Collect every line of the entries below that contains the word "button", and copy each such line in full.

Stored records:
= = = =

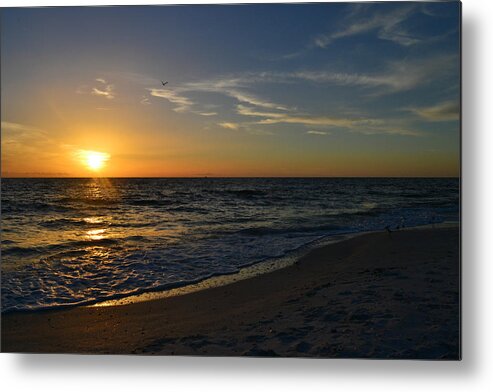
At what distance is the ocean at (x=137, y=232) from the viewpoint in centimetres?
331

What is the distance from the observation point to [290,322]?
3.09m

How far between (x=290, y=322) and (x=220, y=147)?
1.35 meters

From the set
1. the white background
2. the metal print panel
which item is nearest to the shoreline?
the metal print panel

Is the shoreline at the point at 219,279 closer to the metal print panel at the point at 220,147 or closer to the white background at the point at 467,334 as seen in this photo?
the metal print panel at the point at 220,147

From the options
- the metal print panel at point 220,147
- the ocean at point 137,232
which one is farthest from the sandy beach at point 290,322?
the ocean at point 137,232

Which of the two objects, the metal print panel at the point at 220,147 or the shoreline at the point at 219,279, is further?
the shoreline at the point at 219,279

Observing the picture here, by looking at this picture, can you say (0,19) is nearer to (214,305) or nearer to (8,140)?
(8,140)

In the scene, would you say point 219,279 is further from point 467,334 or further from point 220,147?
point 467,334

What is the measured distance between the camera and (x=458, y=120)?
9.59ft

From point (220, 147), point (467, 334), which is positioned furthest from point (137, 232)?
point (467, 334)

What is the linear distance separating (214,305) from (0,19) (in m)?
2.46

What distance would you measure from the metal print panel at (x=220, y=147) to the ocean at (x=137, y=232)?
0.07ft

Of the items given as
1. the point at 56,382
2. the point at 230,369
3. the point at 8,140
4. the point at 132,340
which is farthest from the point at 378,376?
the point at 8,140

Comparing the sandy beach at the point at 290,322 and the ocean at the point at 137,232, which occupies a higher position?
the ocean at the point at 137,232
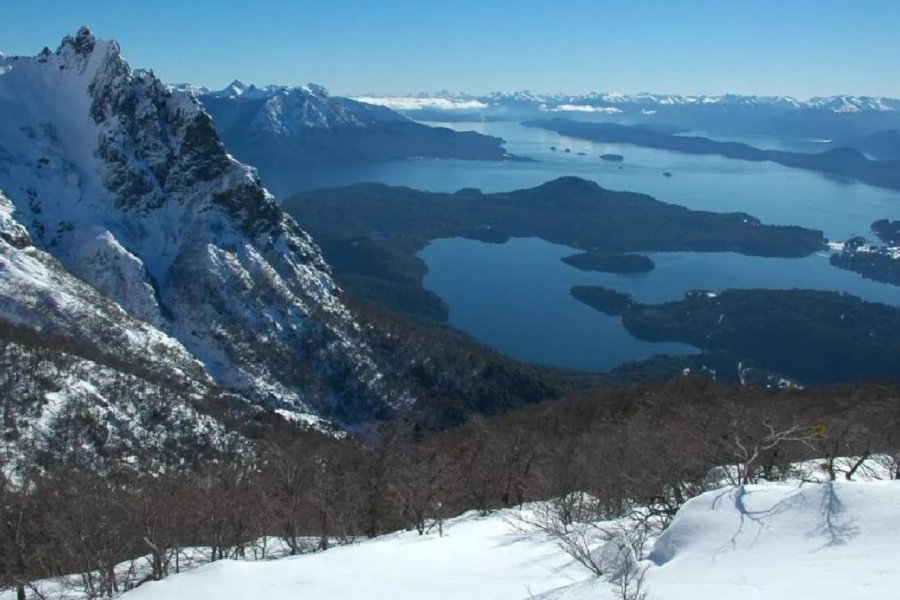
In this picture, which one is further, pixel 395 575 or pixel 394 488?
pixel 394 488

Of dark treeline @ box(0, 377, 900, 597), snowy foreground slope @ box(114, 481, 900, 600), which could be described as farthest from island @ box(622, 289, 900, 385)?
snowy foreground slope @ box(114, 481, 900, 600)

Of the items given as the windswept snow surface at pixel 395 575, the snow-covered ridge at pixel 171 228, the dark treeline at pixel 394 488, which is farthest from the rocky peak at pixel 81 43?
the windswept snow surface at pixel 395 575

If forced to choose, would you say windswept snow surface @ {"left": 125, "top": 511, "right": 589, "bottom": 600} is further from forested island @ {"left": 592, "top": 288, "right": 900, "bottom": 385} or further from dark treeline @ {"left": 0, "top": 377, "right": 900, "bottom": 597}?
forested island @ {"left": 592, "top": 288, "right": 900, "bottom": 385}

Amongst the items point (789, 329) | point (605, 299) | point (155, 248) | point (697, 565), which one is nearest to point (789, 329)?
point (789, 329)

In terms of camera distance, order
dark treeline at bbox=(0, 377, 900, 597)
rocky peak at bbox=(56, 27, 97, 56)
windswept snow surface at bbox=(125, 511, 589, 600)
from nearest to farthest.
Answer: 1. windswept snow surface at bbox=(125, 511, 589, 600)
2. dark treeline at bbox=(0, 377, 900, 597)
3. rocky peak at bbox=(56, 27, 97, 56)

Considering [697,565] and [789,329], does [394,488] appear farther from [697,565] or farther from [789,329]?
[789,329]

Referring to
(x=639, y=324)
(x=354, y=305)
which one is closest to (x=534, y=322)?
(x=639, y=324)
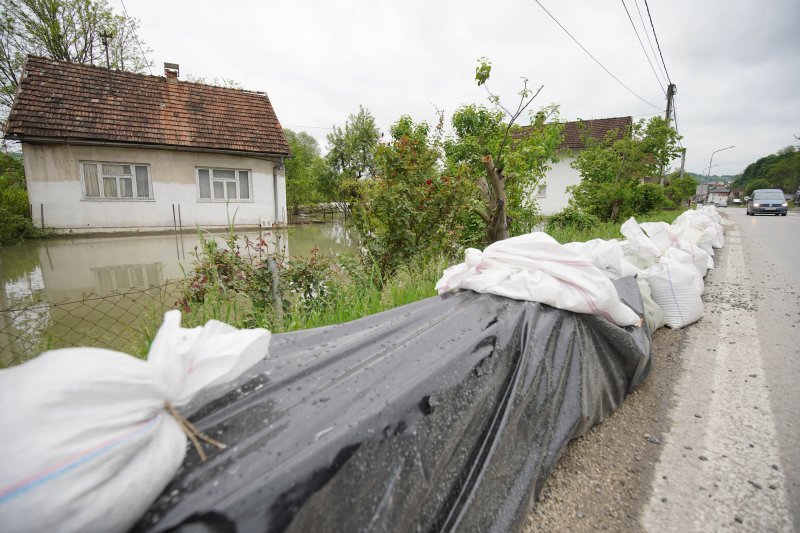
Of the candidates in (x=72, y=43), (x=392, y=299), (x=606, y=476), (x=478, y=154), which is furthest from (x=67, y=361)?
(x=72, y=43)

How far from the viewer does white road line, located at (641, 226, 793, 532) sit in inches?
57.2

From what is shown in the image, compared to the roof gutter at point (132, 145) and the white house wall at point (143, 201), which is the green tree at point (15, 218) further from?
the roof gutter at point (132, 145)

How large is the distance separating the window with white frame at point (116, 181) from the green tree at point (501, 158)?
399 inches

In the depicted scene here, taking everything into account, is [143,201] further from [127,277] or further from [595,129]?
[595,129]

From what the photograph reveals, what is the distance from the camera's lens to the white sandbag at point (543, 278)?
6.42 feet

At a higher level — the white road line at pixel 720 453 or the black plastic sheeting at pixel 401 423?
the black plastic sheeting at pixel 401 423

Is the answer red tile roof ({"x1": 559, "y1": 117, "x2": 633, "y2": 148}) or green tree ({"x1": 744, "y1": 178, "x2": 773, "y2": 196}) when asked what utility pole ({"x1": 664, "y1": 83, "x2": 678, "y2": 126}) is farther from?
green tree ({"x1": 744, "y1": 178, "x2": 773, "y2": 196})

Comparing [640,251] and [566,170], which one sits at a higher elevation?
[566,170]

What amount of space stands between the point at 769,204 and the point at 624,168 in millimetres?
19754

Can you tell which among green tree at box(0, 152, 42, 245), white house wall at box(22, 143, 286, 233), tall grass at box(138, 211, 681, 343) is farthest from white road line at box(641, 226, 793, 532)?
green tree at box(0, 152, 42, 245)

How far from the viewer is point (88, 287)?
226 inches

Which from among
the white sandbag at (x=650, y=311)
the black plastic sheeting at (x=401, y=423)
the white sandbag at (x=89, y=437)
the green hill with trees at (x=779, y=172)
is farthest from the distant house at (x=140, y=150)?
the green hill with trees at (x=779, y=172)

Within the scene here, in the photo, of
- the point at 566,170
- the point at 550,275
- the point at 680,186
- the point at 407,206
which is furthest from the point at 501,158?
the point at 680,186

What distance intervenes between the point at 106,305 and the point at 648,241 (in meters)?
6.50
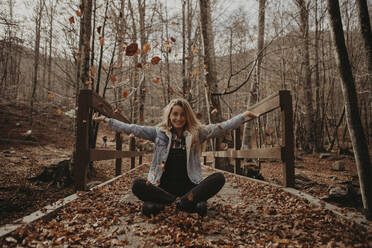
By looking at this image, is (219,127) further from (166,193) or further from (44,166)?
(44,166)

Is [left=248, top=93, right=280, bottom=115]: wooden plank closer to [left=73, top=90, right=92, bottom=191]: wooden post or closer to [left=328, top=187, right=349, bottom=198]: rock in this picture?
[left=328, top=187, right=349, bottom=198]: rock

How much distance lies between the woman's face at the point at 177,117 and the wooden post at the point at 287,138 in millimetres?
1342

= = = =

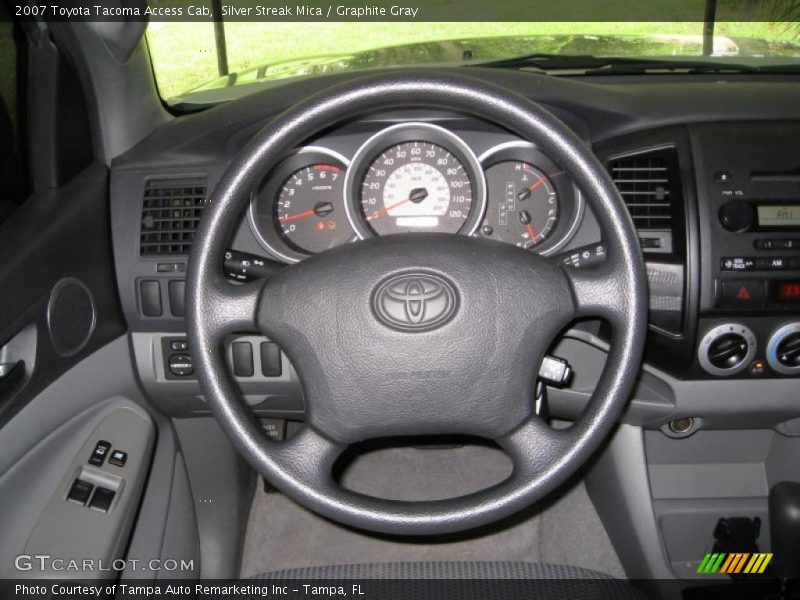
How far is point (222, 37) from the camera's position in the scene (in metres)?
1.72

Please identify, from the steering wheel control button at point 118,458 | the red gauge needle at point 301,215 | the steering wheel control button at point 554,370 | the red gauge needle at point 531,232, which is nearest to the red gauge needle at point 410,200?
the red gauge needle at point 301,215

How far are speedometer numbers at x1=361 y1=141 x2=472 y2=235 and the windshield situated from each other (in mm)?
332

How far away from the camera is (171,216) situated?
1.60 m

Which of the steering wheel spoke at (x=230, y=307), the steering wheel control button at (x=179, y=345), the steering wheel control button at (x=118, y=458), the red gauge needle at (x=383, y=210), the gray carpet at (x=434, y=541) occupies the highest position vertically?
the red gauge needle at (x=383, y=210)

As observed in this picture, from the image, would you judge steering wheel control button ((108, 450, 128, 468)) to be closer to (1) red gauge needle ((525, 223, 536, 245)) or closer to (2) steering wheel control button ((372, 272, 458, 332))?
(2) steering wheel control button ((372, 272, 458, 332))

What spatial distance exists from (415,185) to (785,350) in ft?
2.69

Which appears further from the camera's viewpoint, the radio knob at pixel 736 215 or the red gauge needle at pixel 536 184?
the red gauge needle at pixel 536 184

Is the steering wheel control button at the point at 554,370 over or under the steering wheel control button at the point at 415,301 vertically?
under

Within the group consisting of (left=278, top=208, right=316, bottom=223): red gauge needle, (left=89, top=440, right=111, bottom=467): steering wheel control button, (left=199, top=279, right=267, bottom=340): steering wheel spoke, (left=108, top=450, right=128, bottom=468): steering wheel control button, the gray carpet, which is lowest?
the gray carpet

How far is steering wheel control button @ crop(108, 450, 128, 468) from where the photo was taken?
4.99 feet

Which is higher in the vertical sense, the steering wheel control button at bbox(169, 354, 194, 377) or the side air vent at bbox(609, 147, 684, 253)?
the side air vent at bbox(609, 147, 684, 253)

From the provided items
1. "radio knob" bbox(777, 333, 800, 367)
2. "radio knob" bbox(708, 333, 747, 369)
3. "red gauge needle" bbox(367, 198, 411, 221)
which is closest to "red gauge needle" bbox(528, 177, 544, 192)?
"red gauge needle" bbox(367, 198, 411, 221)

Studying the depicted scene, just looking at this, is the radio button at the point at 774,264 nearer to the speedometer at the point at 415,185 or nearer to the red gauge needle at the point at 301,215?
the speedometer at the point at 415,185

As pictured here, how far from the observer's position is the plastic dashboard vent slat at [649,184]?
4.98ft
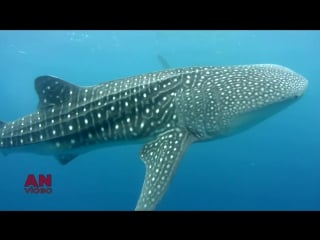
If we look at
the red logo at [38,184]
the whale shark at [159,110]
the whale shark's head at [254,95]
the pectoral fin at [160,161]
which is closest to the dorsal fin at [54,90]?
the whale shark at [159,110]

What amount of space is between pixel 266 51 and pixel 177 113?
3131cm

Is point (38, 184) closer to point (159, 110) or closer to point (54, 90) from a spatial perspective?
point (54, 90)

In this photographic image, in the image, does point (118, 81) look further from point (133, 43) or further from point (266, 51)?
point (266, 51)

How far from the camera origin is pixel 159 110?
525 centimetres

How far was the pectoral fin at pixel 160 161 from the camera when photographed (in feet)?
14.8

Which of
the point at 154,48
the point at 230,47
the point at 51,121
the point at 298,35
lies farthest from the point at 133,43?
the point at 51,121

= = = =

Written response:
Please identify, from the steering wheel control button at point 118,458 | the red gauge needle at point 301,215 | the steering wheel control button at point 554,370 | the red gauge needle at point 531,232, which is nearest to the red gauge needle at point 410,200?
Which of the steering wheel spoke at (x=230, y=307), the steering wheel control button at (x=179, y=345), the steering wheel control button at (x=118, y=458), the red gauge needle at (x=383, y=210), the gray carpet at (x=434, y=541) occupies the highest position vertically?
As observed in this picture, from the image, would you judge steering wheel control button ((108, 450, 128, 468)) to be closer to (1) red gauge needle ((525, 223, 536, 245)) or closer to (2) steering wheel control button ((372, 272, 458, 332))?
(2) steering wheel control button ((372, 272, 458, 332))
Is the steering wheel control button at the point at 554,370 over or under the steering wheel control button at the point at 415,301 vertically?
Within the group consisting of (left=278, top=208, right=316, bottom=223): red gauge needle, (left=89, top=440, right=111, bottom=467): steering wheel control button, (left=199, top=279, right=267, bottom=340): steering wheel spoke, (left=108, top=450, right=128, bottom=468): steering wheel control button, the gray carpet, which is lowest?
How far is steering wheel control button @ crop(108, 450, 128, 468) from where the photo was taken?
Which is higher in the vertical sense, the steering wheel control button at bbox(169, 354, 194, 377) or the side air vent at bbox(609, 147, 684, 253)?
Studying the depicted scene, just looking at this, is the radio button at the point at 774,264 nearer to the speedometer at the point at 415,185 or nearer to the red gauge needle at the point at 301,215?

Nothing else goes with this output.